Daher took the wraps off a new single-engined turboprop on 5 April during a customer event at its Tarbes, southwest France headquarters.
Designated the TBM 930, the aircraft is the second in a family of TBM models planned by the French company for the coming years.
It is an enhanced version of the TBM 900, which will continue to be produced by Daher as its baseline model.
Speaking at the launch, Nicolas Chabbert, Daher’s senior vice-president, airplane business unit said: "Yesterday we were a single product manufacturer. Now we have an aircraft family."
The TBM 930 features Garmin’s G3000 touchscreen glass flightdeck, a reconfigured cockpit, redesigned seating, enhanced interior trimmings and finishes, along with Daher’s new bespoke e-copilot safety system – which is also a feature on 2016-built TBM 900s. The e-copilot is designed as a safety net around the TBM's flight envelope. It incorporates a sensor and angle of attack calculator; electronic stabilisation and protection systems, and under-speed protection.
There is also an emergency descent mode in the autopilot. This places the aircraft in automatic descent to a safe altitude of 15,000ft in the event of cabin depressurisation and lack of pilot response. New voice alerts replace the aural tones that notify about stall, over-speed, landing gear status and oxygen mask use.
The TBM 930 is priced at $4.1 million, some $300,000 more than the baseline model. The aircraft secured European and US certification in March and the first unit will be handed over to a current TBM owner on 8 April.
Daher accepts that its latest model will cannibalise the market for the TBM 900 and its current sales numbers bear this out. Of the 35-strong TBM orderbook, the majority are for the TBM 930.
"This is not a concern," says Daher’s director of TBM sales promotion, Philippe de Segovia. "There are plenty of customers who are happy with the TBM 900 and who won’t want to pay the extra money for the latest aircraft.”
More than 50 units are expected to delivered in 2016, predicts Daher chief executive, Didier Kayat: "The availability of these two aircraft underscores [our] sustained ambition in business aviation, and is a message to our customers that we continue to invest to expand and further improve our TBM family," he says.
Listening to customers has guided the TBM’s evolution, adds Chabbert. The product line began in 1991 with the first generation TBM 700. Since then, five versions have been brought to market - including the TBM 850 in 2006 – and the series is now approaching its 800th delivery.
"With enhanced resources provided by the Daher Group for technical studies, design and production, we’ve taken a new step forward with the current TBM family, while also positioning ourselves for future developments," Chabbert adds.
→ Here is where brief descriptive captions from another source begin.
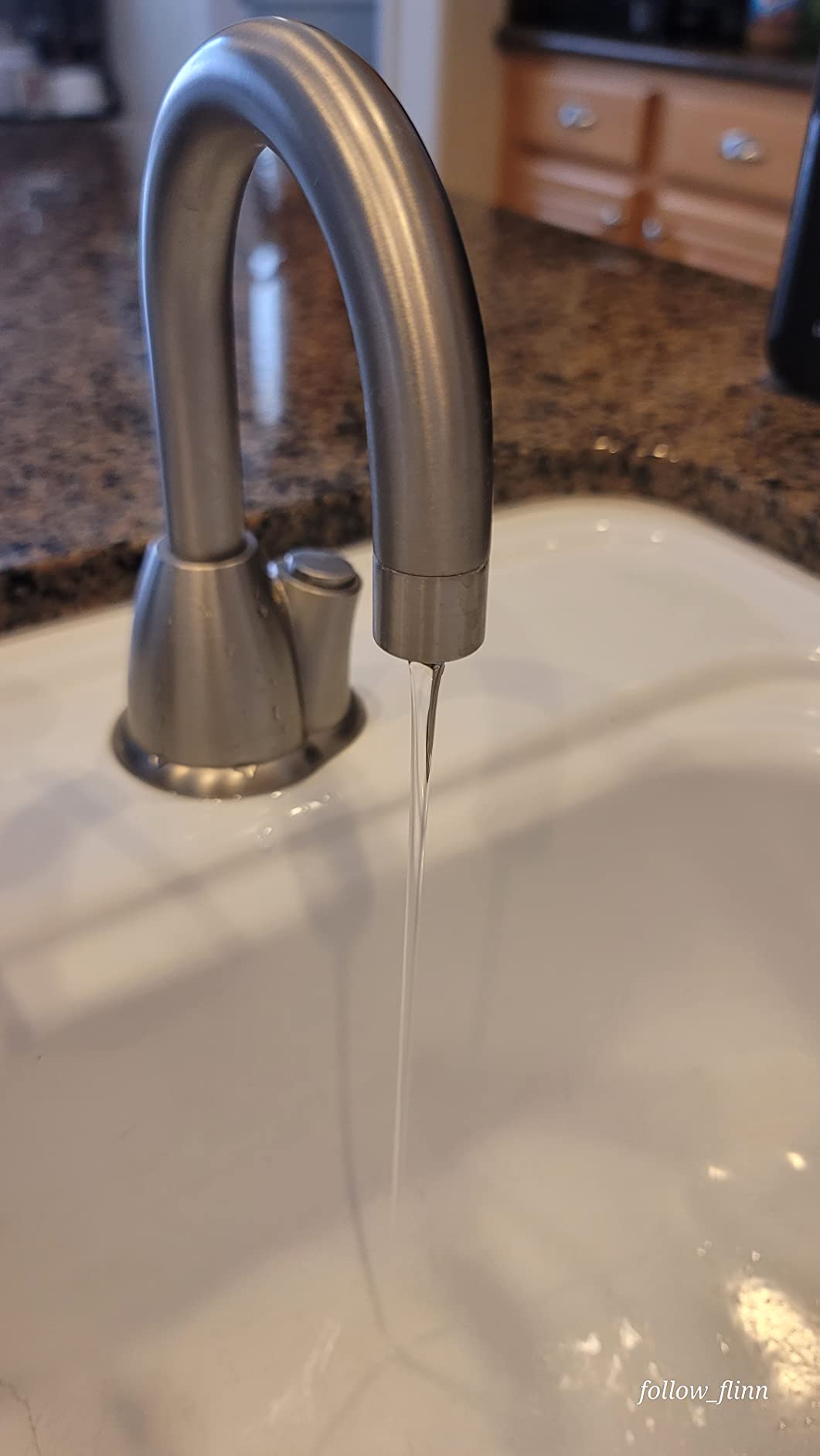InSinkErator HOT100 Instant Hot Water Dispenser System - Faucet & Tank, Chrome, H-HOT100C-SS customer photo 2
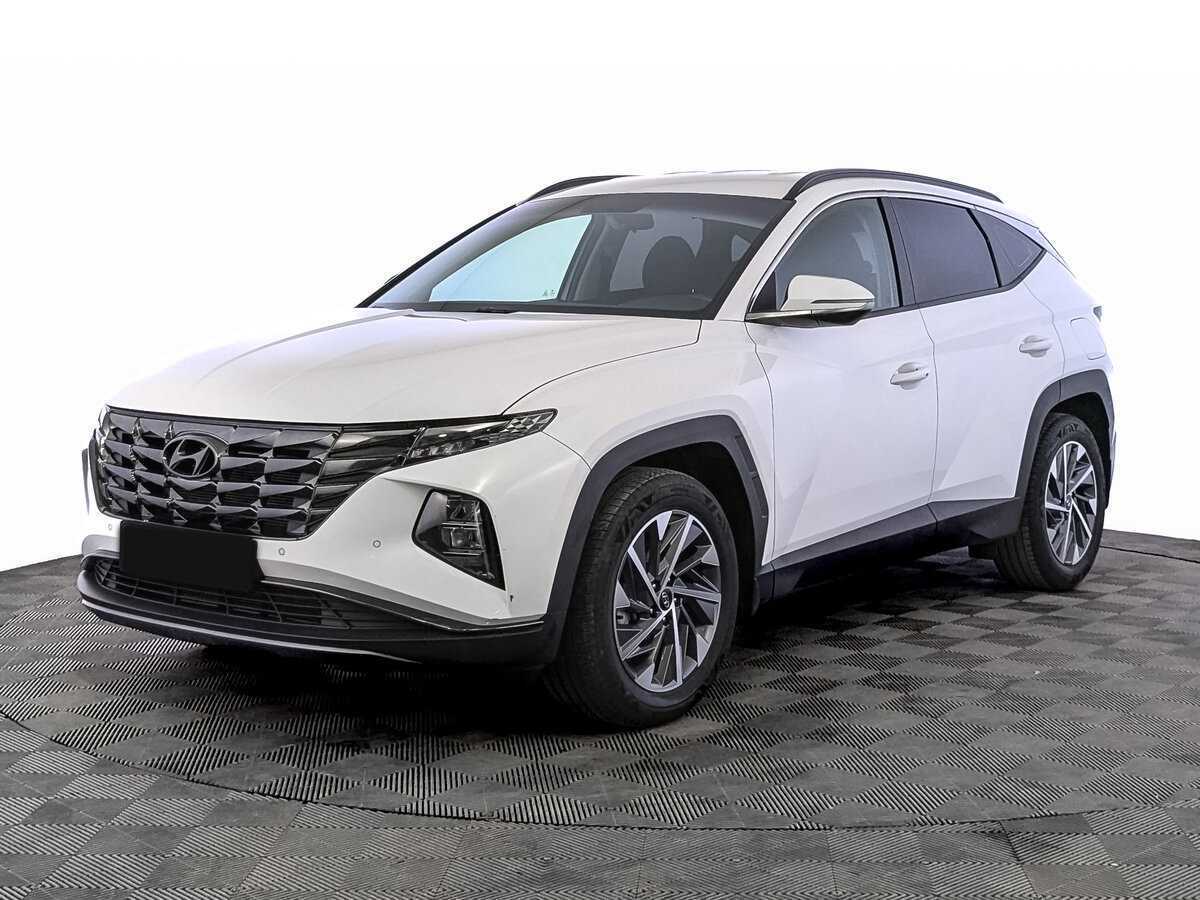 Hyundai Tucson, 2021 Фото №1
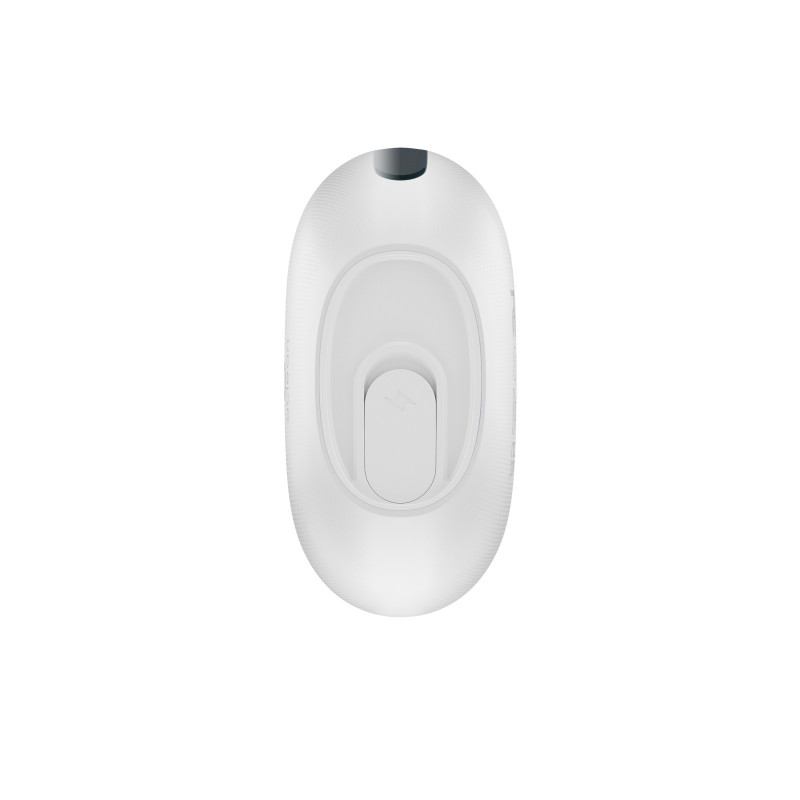 Dus dentar Oclean AirPump A10, 3 moduri, 2 duze, 40 zile autonomie, IPX7, USB-C, Gri
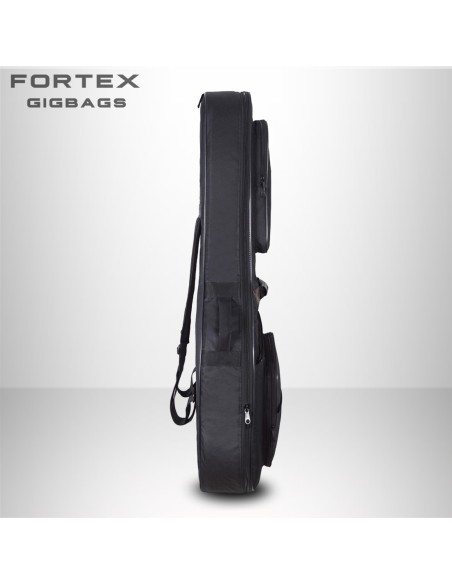 Fortex 500 Serisi Akustik Gitar Çantası Siyah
Daher declines to detail the make-up or quantity of the extended TBM family, but it does suggest that a stretch of the current fuselage is a strong possibility.
"People are always looking for user-friendly flying and more space in the cabin,” says Daher’s vice-president of engineering, Chistophe Robin. “What is important with any new product is that we keep the TBM’s signature 320kt [590km] high-cruise-speed. This is unique in this segment."